-------- Extracted data
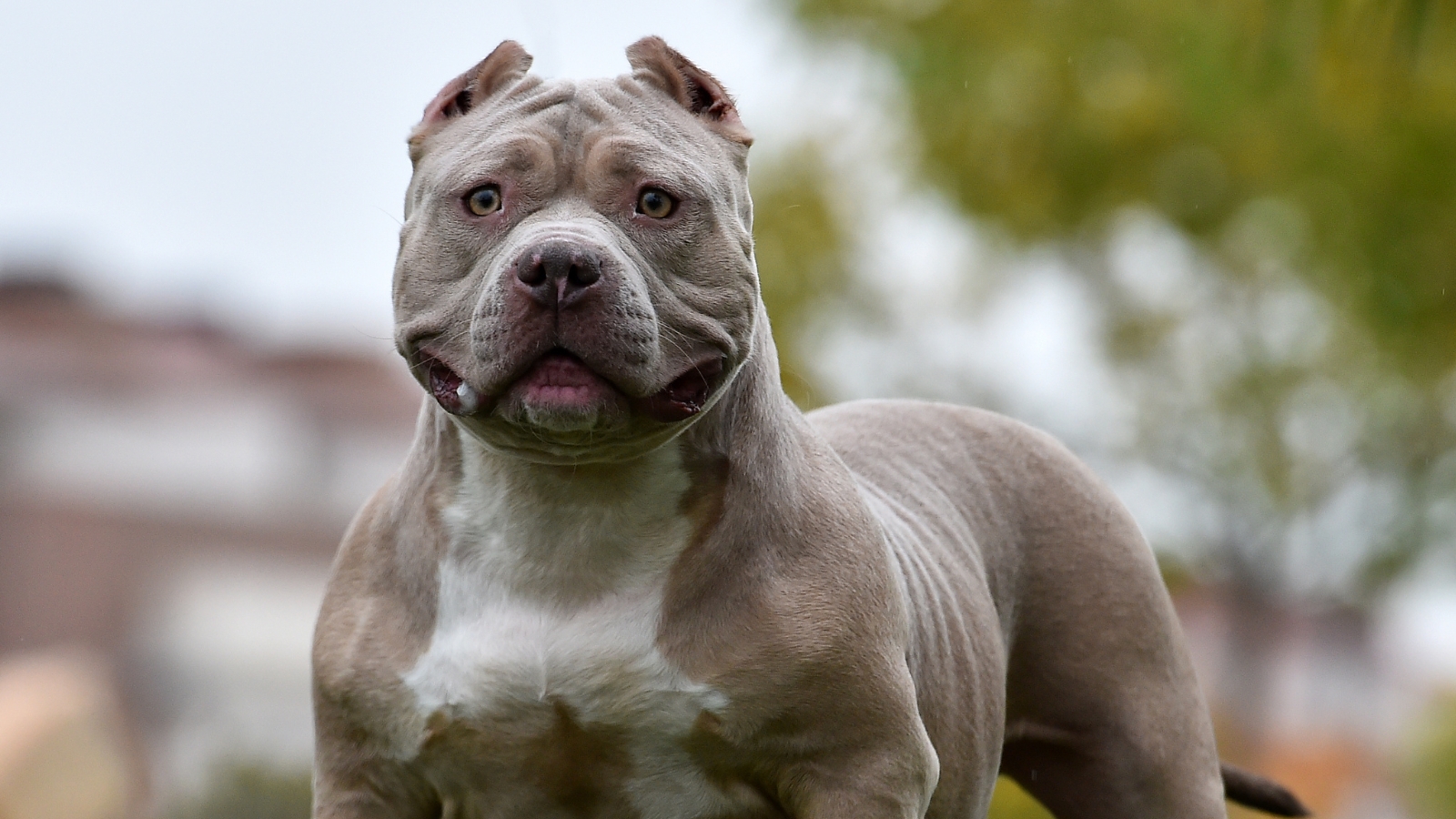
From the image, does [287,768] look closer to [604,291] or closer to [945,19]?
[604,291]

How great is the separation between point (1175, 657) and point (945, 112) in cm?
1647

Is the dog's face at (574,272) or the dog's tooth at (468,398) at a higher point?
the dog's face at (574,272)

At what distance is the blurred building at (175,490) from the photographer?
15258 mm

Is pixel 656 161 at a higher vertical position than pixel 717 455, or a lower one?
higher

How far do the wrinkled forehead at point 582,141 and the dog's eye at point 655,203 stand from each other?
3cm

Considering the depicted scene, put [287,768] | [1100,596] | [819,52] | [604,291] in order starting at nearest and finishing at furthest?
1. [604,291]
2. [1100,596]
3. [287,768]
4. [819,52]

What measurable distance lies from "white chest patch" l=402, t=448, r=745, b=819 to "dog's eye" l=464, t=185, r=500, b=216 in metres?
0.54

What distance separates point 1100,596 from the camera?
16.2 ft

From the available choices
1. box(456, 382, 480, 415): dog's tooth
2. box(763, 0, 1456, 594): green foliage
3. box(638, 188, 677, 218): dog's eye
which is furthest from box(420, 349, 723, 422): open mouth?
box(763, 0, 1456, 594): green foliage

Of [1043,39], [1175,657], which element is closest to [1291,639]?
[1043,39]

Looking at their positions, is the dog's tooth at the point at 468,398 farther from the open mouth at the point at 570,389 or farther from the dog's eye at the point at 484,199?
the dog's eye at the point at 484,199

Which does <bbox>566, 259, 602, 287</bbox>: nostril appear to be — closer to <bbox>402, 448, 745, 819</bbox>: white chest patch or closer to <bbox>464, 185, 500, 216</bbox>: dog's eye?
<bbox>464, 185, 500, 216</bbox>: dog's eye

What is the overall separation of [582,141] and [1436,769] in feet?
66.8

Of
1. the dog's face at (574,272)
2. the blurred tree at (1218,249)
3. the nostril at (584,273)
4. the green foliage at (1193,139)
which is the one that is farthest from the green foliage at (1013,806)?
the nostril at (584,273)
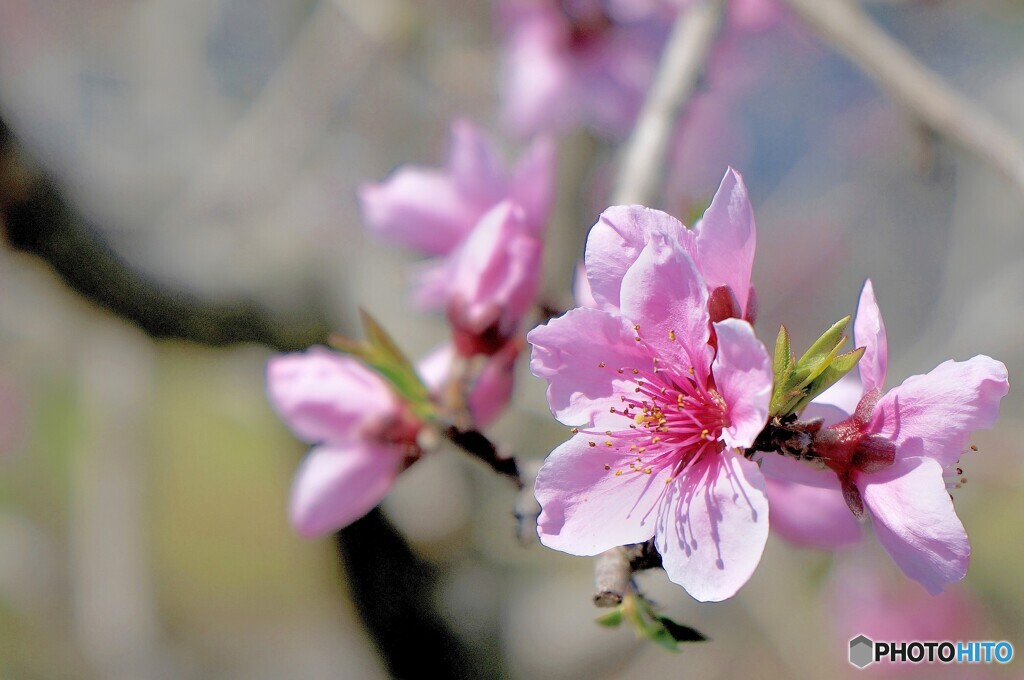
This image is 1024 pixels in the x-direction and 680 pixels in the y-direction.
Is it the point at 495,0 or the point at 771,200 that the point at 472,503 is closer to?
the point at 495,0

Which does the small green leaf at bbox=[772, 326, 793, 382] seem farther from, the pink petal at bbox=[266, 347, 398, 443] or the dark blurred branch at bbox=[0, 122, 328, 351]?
----------------
▶ Work to complete: Quote all the lines above exactly as given. Do not include the pictures.

▶ Solution to the exercise:
From the image, does [287,768] look closer to [604,291] or closer to [945,19]?
[604,291]

How great is the separation between point (1175, 657) and point (945, 112) in cm?
1647

Is the dog's face at (574,272) or the dog's tooth at (468,398) at a higher point?
the dog's face at (574,272)

At what distance is the blurred building at (175,490) from the photographer?
15258 mm

Is pixel 656 161 at a higher vertical position than pixel 717 455, or a lower one?
higher

How far do the wrinkled forehead at point 582,141 and the dog's eye at point 655,203 stand from each other?
3cm

Considering the depicted scene, put [287,768] | [1100,596] | [819,52] | [604,291] in order starting at nearest and finishing at furthest?
1. [604,291]
2. [1100,596]
3. [287,768]
4. [819,52]

What measurable distance lies from "white chest patch" l=402, t=448, r=745, b=819 to "dog's eye" l=464, t=185, r=500, b=216 in metres?
0.54

What distance separates point 1100,596 from the camera?
16.2 ft

From the available choices
1. box(456, 382, 480, 415): dog's tooth
2. box(763, 0, 1456, 594): green foliage
3. box(638, 188, 677, 218): dog's eye
which is furthest from box(420, 349, 723, 422): open mouth?
box(763, 0, 1456, 594): green foliage

Of [1043,39], [1175,657], which element is closest to [1291,639]?
[1043,39]

Looking at their positions, is the dog's tooth at the point at 468,398 farther from the open mouth at the point at 570,389 or farther from the dog's eye at the point at 484,199?
the dog's eye at the point at 484,199

Which does <bbox>566, 259, 602, 287</bbox>: nostril appear to be — closer to <bbox>402, 448, 745, 819</bbox>: white chest patch or closer to <bbox>464, 185, 500, 216</bbox>: dog's eye?
<bbox>464, 185, 500, 216</bbox>: dog's eye

What is the overall separation of [582,141] and [1436,769] in feet?
66.8

Of
1. the dog's face at (574,272)
2. the blurred tree at (1218,249)
3. the nostril at (584,273)
4. the green foliage at (1193,139)
which is the one that is farthest from the green foliage at (1013,806)?
the nostril at (584,273)
This image is 1024 pixels in the x-direction and 680 pixels in the y-direction.
Is it the point at 495,0 or the point at 771,200 that the point at 472,503 is closer to?
the point at 495,0

Which does the small green leaf at bbox=[772, 326, 793, 382] seem farther from, the pink petal at bbox=[266, 347, 398, 443] or the dark blurred branch at bbox=[0, 122, 328, 351]?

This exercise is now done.